GIVEN DATA:
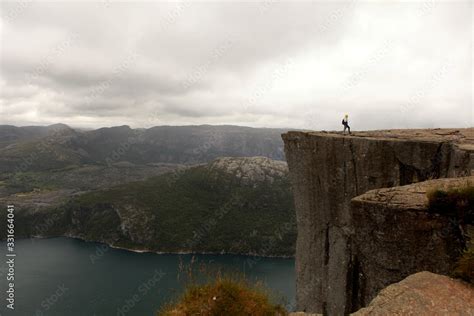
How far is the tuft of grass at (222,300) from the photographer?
8.90 meters

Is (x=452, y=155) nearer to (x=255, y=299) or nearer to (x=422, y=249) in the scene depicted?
(x=422, y=249)

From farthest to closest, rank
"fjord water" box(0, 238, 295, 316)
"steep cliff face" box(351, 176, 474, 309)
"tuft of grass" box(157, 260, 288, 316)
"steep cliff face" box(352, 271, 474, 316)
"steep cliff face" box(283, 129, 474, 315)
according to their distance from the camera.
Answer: "fjord water" box(0, 238, 295, 316) → "steep cliff face" box(283, 129, 474, 315) → "steep cliff face" box(351, 176, 474, 309) → "tuft of grass" box(157, 260, 288, 316) → "steep cliff face" box(352, 271, 474, 316)

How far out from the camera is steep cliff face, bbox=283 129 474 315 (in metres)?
17.9

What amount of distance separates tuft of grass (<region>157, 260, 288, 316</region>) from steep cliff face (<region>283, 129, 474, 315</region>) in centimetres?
626

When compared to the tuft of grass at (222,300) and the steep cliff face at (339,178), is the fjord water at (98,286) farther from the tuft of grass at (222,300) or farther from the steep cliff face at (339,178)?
the tuft of grass at (222,300)

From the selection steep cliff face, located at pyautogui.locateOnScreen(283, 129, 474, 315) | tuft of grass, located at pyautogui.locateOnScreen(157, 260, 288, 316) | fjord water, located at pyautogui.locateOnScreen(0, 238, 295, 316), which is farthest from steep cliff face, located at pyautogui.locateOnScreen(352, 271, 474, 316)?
fjord water, located at pyautogui.locateOnScreen(0, 238, 295, 316)

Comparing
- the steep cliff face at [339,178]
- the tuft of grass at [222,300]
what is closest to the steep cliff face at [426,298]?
the tuft of grass at [222,300]

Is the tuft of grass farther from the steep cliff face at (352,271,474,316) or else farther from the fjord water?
the fjord water

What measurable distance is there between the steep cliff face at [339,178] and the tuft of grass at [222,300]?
246 inches

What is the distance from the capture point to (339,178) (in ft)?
70.6

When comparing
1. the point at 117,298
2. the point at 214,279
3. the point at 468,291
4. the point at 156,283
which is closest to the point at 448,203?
the point at 468,291

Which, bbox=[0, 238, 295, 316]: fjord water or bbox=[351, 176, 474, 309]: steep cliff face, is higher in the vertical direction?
bbox=[351, 176, 474, 309]: steep cliff face

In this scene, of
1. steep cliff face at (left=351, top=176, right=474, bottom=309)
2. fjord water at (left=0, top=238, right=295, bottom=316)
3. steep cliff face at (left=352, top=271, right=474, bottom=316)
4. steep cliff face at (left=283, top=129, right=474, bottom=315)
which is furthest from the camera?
fjord water at (left=0, top=238, right=295, bottom=316)

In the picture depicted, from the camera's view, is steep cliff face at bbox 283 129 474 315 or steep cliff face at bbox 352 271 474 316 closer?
steep cliff face at bbox 352 271 474 316
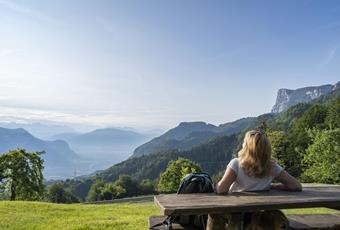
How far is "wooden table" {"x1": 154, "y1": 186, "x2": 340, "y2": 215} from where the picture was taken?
4.07 meters

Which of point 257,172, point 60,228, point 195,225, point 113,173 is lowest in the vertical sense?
point 113,173

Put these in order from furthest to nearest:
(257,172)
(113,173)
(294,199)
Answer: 1. (113,173)
2. (257,172)
3. (294,199)

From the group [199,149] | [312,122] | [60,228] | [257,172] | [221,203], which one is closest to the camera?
[221,203]

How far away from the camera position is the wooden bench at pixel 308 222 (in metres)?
5.33

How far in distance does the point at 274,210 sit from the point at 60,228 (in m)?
7.04

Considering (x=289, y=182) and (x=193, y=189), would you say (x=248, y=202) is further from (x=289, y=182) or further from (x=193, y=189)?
(x=289, y=182)

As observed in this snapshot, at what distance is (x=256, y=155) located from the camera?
16.0 ft

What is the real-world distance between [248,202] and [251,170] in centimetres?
72

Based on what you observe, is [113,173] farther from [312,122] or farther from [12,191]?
[12,191]

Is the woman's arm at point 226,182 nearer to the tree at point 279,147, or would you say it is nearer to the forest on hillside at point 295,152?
Result: the forest on hillside at point 295,152

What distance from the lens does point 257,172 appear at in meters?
5.00

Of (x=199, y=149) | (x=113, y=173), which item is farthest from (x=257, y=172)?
(x=199, y=149)

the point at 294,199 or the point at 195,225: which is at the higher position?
the point at 294,199

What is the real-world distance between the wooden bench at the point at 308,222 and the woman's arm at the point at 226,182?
0.77m
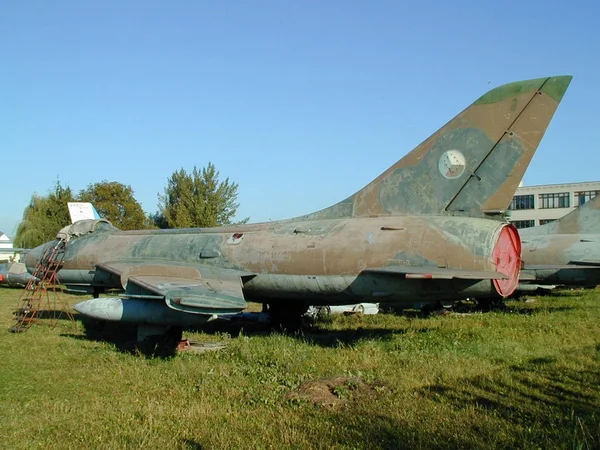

EXERCISE REQUIREMENTS: Render the material from the line containing "Considering (x=289, y=182)" through the line containing "Result: the forest" as a Markdown table with the columns Row and Line, giving each nonblank line its own numbered row.

FINAL ANSWER:
| Row | Line |
|---|---|
| 1 | Considering (x=289, y=182) and (x=193, y=189), would you say (x=248, y=202) is further from (x=289, y=182) or further from (x=193, y=189)? |
| 2 | (x=289, y=182) |
| 3 | As observed in this snapshot, at what distance is (x=256, y=155) located from the camera? |
| 4 | 16.0 ft |
| 5 | What is the real-world distance between [248,202] and [251,170] in centimetres? |
| 6 | 72 |
| 7 | Based on what you observe, is [113,173] farther from [312,122] or farther from [12,191]? |
| 8 | [12,191] |
| 9 | Is the woman's arm at point 226,182 nearer to the tree at point 279,147, or would you say it is nearer to the forest on hillside at point 295,152? |
| 10 | Result: the forest on hillside at point 295,152 |